I've watched Tim race his Rabbit at Laguna Seca and it appeared to be well balanced in the corners.

I'll be racing my VW this weekend with the following.

Front springs 500
rear springs 350

no front bar, 0 toe
Neuspeed rear bar modified with additional angle iron welded to it. 1/8 toe out.

I only had a few laps last event to test this out and I almost crashed the car when I spun out on the warmup lap. VW seemed to handle ok once the tires reached temp.

Luckily, we have 2 practice sessions in group 5 this weekend. I will probably need them and more.

#36 ITB VW
 
The following has worked very well for me in a Scirocco:

650s front, 425s rear, revalved Bilsteins, no front bar, big hollow Shine (SRS) rear bar. I used to run 400s in the rear plus a second or third rear bar of varying sizes, but decided to save a little unsprung weight by upping the rear springs and nixing the second/third rear bars. Lost some adjustability but handles better, even on ice
wink.gif
 
Thanks guys, car handled great although there are a few other deficiencies.
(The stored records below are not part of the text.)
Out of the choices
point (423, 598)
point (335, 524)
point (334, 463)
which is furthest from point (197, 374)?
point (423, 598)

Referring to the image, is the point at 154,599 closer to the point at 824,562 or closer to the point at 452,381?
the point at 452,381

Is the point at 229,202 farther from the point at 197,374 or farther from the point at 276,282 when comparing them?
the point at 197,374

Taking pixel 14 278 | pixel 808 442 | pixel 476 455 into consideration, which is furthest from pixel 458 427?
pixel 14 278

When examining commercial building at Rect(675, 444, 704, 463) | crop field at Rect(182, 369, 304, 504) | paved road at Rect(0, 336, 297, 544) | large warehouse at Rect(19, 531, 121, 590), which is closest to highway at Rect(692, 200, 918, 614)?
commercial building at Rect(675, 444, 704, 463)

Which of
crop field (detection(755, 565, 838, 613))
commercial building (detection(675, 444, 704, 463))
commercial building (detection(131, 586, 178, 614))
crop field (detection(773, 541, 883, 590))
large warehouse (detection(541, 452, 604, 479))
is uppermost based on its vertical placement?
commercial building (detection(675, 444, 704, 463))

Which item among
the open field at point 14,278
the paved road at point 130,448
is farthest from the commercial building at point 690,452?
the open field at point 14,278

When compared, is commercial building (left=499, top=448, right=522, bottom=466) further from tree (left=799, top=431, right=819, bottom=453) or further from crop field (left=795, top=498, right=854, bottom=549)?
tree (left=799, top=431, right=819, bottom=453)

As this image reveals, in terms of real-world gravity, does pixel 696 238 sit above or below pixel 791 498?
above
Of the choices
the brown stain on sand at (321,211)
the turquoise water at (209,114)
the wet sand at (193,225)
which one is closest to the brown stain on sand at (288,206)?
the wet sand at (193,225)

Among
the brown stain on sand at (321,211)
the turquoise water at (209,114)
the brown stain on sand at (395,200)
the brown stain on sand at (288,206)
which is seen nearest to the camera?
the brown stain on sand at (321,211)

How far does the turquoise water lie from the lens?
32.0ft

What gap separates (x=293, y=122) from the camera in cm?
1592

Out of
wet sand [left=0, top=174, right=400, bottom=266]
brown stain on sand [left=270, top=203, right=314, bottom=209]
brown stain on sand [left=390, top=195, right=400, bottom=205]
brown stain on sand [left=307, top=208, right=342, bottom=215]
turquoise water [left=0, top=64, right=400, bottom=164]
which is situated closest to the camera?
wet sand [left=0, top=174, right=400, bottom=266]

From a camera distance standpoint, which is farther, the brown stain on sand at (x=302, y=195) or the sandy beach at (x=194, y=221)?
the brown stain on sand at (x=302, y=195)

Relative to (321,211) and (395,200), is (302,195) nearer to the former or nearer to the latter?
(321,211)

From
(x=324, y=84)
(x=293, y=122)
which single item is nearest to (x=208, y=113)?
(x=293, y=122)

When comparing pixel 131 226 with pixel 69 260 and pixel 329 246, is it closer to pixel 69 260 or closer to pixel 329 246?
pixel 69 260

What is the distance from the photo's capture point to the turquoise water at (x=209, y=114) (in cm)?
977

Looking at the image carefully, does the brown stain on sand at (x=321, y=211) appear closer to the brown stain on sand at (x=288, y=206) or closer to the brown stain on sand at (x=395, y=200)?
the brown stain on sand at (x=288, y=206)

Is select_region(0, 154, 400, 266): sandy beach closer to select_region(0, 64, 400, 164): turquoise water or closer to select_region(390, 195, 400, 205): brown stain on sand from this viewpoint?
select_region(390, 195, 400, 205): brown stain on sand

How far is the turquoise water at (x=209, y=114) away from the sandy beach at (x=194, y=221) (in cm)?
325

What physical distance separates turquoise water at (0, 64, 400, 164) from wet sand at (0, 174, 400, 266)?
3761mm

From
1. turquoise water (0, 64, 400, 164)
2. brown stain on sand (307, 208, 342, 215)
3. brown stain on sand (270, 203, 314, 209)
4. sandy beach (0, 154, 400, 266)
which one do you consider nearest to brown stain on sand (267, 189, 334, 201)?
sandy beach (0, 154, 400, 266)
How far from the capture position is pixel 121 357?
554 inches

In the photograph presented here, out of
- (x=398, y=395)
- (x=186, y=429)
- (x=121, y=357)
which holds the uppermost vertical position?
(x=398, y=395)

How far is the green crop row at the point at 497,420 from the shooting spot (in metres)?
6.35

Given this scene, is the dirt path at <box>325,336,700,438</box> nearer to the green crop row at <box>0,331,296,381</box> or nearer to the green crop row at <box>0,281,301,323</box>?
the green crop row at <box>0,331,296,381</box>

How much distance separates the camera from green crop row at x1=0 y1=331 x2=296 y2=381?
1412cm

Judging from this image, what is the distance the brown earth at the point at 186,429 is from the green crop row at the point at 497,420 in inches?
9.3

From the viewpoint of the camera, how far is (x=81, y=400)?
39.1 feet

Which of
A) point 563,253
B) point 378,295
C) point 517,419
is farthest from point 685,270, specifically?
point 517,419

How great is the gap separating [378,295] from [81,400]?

open diff - I was getting lots of inner front wheel wheelspin in 3 of the slower corners. I could see my competition pull away in those corners.

horsepower - I finally got the car running correctly (settled on 35 deg timing as suggested by Tim) but I'm way down on power as compared to the ITB class front runners. I need 10 to 15 horsepower!, not sure where I can legally get it.

I was a little over 2 seconds/lap slower compared to the fast BMWs.

I think I'm going to try a welded locker and see what I need to do after that.

#37 ITB VW - at least it made the weekend in one piece and still running.